>>
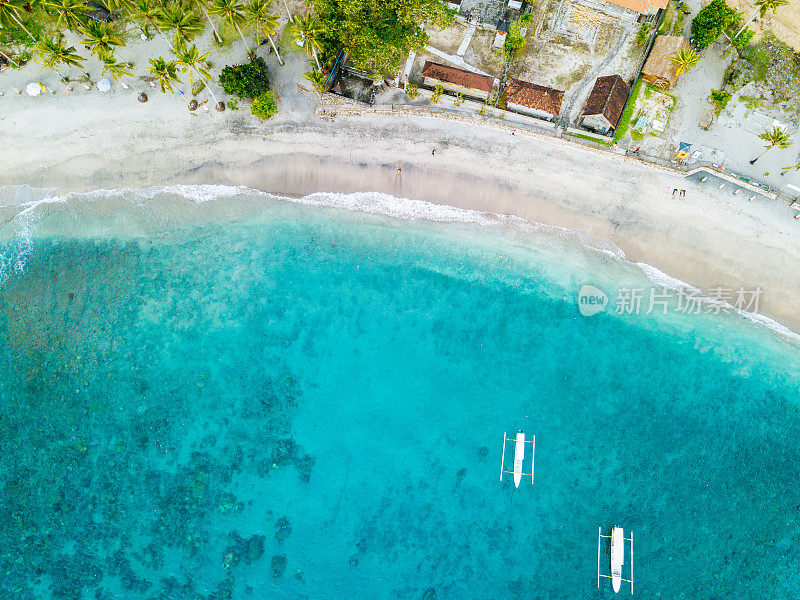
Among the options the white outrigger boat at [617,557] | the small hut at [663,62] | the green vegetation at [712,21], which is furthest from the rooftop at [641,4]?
<<
>>
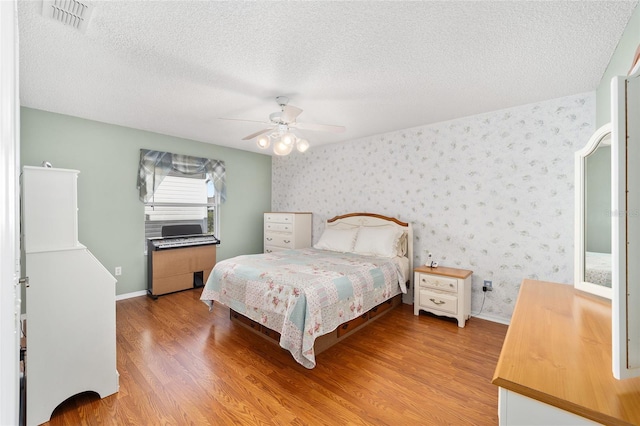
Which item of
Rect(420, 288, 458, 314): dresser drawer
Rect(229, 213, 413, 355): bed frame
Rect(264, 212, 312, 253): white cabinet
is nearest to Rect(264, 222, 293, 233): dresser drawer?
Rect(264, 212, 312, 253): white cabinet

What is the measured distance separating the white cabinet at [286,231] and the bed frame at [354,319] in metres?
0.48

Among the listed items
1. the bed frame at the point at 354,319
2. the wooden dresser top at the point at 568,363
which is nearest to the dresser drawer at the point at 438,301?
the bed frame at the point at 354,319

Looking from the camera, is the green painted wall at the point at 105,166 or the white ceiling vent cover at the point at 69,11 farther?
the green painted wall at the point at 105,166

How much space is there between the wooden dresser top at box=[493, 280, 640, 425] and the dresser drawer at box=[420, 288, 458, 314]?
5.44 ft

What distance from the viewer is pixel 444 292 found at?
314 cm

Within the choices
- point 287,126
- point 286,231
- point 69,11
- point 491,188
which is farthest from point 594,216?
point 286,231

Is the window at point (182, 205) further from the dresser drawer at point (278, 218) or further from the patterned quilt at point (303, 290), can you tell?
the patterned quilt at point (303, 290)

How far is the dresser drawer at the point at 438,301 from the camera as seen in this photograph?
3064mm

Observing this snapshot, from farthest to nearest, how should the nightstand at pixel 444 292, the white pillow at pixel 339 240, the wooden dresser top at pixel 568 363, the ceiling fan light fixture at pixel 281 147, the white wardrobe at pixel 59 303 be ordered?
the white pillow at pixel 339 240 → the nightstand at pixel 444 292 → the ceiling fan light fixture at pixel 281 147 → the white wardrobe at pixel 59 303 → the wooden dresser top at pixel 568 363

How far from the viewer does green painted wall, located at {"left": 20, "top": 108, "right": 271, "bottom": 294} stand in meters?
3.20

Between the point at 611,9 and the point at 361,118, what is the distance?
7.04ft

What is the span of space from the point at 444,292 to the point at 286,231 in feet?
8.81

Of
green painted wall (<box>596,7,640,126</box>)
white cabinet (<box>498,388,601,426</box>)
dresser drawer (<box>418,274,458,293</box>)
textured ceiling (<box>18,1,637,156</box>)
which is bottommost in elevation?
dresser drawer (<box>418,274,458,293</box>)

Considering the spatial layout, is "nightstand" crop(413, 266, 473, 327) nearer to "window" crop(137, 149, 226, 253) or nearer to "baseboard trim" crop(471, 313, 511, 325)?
<<
▸ Exercise task:
Return the listing lines above word for word, starting at the line that contains "What is the measured" and stopping after the line that contains "Considering the spatial".

▸ Output of the task:
What is the measured distance separating the white cabinet at [286,231] and the bed frame at [354,319] in metres?
0.48

Among the listed items
1. the bed frame at the point at 354,319
2. the wooden dresser top at the point at 568,363
which is nearest to the dresser drawer at the point at 438,301?
the bed frame at the point at 354,319

Looking from the camera, is the green painted wall at the point at 105,166 or the white ceiling vent cover at the point at 69,11 farther?
the green painted wall at the point at 105,166

How much space is there between the wooden dresser top at box=[493, 280, 640, 425] and the dresser drawer at box=[420, 288, 458, 314]?
5.44 ft

What distance from the viewer is pixel 444 292 found at?
314 cm

Within the choices
- point 287,126
- point 286,231
- point 69,11
- point 491,188
which is farthest from point 594,216?
point 286,231

Is the window at point (182, 205) further from the dresser drawer at point (278, 218) or further from the patterned quilt at point (303, 290), can you tell?
the patterned quilt at point (303, 290)

How far is the dresser drawer at the point at 438,301 from the camera as seen in this photograph?
3064mm

Observing this snapshot, from farthest to nearest, how should the nightstand at pixel 444 292, the white pillow at pixel 339 240, the wooden dresser top at pixel 568 363, the ceiling fan light fixture at pixel 281 147, the white wardrobe at pixel 59 303 be ordered?
the white pillow at pixel 339 240 → the nightstand at pixel 444 292 → the ceiling fan light fixture at pixel 281 147 → the white wardrobe at pixel 59 303 → the wooden dresser top at pixel 568 363

How far from the viewer does green painted wall, located at {"left": 20, "top": 108, "right": 271, "bottom": 294} stand in meters?
3.20

Between the point at 611,9 and the point at 361,118, what is the distance?
7.04ft

What is the span of space from the point at 444,292 to the point at 286,231 in feet?
8.81

Of
green painted wall (<box>596,7,640,126</box>)
white cabinet (<box>498,388,601,426</box>)
dresser drawer (<box>418,274,458,293</box>)
textured ceiling (<box>18,1,637,156</box>)
which is bottommost in elevation?
dresser drawer (<box>418,274,458,293</box>)

Considering the spatial layout, is "nightstand" crop(413, 266, 473, 327) nearer to "window" crop(137, 149, 226, 253) or nearer to "baseboard trim" crop(471, 313, 511, 325)?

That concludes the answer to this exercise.